● Problem A
In the records below, copy out the lines starting at the one containing "With the camera" and continuing through the last line of the records, keeping both ends and changing nothing.

● Source passage
-*-*-

Having $i$ and $k_i$ we set $GP[i][k] = 0$ for all $k < k_i$. Since all such $k$ form an interval, it can be done in $O(n/m)$ time for specific $i$ and $k_i$ using the array $F$ and in $O(n^2/m)$ time for the whole array $GP$.

The arrays $RP$ and $GP$ use $O(n^2/m^2)$ space. If we are interested only in counting periods of every size and storing all shortest periods, it suffices to store only $m$ consecutive rows of both arrays, i.e. rows $k, \ldots, k+m-1$ (and all $k_i$'s). For this only $O(n/m)$ unit arrays and $O(n)$ additional space is necessary.

In conclusion, computing arrays $A$, $E$ and $F$ costs us $O(m^3 2^{m^2} 8^m + m^3 4^{m^2})$ time and $O(m^2 2^{m^2} 8^m + m 4^{m^2})$ space. Computing the arrays $RP$ and $GP$ costs us additionally $O(n \log n + n^2 / m)$ time and $O(n)$ space.

Theorem 3. All shortest abelian periods of a string of length $n$ can be computed in $O(n^2 / \sqrt{\log n})$ time using $O(n)$ space.

-*-*-

● Supplied material

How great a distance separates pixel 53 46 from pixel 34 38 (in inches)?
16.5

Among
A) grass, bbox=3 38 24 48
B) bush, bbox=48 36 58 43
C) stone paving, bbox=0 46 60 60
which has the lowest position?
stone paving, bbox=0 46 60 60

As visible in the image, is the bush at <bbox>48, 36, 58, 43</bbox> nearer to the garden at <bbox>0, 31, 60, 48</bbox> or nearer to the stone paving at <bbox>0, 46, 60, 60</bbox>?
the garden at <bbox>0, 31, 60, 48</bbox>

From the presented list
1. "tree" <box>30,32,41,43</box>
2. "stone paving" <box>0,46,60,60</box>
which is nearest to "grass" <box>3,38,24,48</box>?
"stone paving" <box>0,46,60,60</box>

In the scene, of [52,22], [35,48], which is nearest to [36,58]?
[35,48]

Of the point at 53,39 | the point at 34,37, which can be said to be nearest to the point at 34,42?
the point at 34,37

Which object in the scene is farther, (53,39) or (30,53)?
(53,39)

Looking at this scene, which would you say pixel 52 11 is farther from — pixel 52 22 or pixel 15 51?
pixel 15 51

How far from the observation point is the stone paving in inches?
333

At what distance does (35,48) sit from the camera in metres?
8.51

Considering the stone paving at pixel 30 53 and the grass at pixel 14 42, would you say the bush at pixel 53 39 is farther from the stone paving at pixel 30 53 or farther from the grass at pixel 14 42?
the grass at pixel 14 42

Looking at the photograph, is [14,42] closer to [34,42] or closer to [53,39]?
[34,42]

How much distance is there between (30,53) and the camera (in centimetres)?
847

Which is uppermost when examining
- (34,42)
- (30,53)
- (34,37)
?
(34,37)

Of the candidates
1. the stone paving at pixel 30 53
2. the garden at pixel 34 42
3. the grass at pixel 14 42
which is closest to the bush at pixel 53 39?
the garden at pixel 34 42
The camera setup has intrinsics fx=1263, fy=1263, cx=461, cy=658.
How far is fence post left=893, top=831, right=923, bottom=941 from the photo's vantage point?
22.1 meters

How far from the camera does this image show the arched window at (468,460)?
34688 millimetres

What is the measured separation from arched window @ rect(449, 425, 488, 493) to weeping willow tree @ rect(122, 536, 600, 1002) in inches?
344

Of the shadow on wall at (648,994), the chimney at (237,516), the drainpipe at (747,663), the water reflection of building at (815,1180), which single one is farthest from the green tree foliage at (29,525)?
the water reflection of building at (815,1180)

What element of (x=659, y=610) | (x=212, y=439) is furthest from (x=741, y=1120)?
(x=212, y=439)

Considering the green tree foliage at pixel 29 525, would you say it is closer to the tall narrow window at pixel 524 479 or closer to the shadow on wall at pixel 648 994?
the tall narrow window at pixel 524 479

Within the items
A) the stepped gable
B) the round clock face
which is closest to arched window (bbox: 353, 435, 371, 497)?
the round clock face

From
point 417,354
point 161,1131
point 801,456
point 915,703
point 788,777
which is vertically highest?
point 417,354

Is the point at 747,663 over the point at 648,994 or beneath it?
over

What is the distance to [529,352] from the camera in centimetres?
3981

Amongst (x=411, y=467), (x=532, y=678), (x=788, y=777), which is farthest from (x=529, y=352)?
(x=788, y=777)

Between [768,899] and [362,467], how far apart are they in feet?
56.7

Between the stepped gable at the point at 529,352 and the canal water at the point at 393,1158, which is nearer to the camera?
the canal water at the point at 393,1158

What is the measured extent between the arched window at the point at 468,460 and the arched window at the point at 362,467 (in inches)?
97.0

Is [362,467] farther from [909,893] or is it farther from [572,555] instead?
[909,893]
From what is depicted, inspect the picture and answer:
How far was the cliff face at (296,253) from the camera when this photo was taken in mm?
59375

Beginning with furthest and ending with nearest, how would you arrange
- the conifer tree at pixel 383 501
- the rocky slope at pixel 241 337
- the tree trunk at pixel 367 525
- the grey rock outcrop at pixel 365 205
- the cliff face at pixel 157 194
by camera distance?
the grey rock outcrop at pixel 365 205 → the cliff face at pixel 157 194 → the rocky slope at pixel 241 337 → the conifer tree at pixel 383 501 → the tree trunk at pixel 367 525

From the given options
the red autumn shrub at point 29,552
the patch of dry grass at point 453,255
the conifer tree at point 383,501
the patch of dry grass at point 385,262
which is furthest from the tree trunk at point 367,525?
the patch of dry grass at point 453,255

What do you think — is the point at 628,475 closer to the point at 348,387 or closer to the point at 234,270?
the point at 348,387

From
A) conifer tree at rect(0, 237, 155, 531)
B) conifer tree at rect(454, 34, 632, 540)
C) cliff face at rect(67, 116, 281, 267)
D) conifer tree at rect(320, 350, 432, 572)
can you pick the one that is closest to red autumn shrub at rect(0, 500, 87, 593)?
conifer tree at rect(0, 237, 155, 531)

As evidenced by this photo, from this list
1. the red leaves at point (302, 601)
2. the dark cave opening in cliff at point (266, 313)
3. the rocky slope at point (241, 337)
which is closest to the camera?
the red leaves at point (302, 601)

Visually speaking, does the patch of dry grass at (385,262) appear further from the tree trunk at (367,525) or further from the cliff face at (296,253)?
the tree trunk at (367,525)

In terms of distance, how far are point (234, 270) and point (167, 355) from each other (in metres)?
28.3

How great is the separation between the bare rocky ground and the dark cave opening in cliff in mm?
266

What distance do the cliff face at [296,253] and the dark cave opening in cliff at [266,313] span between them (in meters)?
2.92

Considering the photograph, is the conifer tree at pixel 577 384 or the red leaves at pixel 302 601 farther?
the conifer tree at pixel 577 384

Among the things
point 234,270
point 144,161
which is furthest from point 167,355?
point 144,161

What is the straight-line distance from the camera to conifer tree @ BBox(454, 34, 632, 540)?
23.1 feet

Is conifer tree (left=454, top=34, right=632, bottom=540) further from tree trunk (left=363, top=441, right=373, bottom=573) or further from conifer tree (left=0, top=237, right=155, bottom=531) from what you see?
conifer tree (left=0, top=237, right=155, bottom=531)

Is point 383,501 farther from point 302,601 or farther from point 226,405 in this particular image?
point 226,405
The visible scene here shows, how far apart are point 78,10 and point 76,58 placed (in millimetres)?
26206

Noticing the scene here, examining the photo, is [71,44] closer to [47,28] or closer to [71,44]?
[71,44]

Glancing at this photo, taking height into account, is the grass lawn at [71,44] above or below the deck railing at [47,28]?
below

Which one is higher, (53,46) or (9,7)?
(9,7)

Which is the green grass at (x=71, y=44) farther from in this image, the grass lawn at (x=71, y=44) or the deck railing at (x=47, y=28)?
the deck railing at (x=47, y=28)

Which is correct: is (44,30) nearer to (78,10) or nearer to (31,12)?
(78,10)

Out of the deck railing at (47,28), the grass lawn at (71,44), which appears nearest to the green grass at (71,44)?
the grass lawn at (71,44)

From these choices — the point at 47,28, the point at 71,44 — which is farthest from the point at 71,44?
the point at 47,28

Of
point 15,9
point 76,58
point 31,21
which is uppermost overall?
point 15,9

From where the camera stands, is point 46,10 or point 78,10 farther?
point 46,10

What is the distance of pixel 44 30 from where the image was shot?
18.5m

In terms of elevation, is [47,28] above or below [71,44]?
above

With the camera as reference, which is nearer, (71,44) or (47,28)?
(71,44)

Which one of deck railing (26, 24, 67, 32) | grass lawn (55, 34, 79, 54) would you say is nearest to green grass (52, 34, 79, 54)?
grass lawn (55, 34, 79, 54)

-*-*-

● Problem B
Repeat the passage on computing shortest abelian periods word for word.

● Exercise answer A
With the camera as reference, which is nearer, (71,44) or (47,28)?
(71,44)

Which one of deck railing (26, 24, 67, 32) | grass lawn (55, 34, 79, 54) would you say is nearest to green grass (52, 34, 79, 54)?
grass lawn (55, 34, 79, 54)

● Exercise answer B
Having $i$ and $k_i$ we set $GP[i][k] = 0$ for all $k < k_i$. Since all such $k$ form an interval, it can be done in $O(n/m)$ time for specific $i$ and $k_i$ using the array $F$ and in $O(n^2/m)$ time for the whole array $GP$.

The arrays $RP$ and $GP$ use $O(n^2/m^2)$ space. If we are interested only in counting periods of every size and storing all shortest periods, it suffices to store only $m$ consecutive rows of both arrays, i.e. rows $k, \ldots, k+m-1$ (and all $k_i$'s). For this only $O(n/m)$ unit arrays and $O(n)$ additional space is necessary.

In conclusion, computing arrays $A$, $E$ and $F$ costs us $O(m^3 2^{m^2} 8^m + m^3 4^{m^2})$ time and $O(m^2 2^{m^2} 8^m + m 4^{m^2})$ space. Computing the arrays $RP$ and $GP$ costs us additionally $O(n \log n + n^2 / m)$ time and $O(n)$ space.

Theorem 3. All shortest abelian periods of a string of length $n$ can be computed in $O(n^2 / \sqrt{\log n})$ time using $O(n)$ space.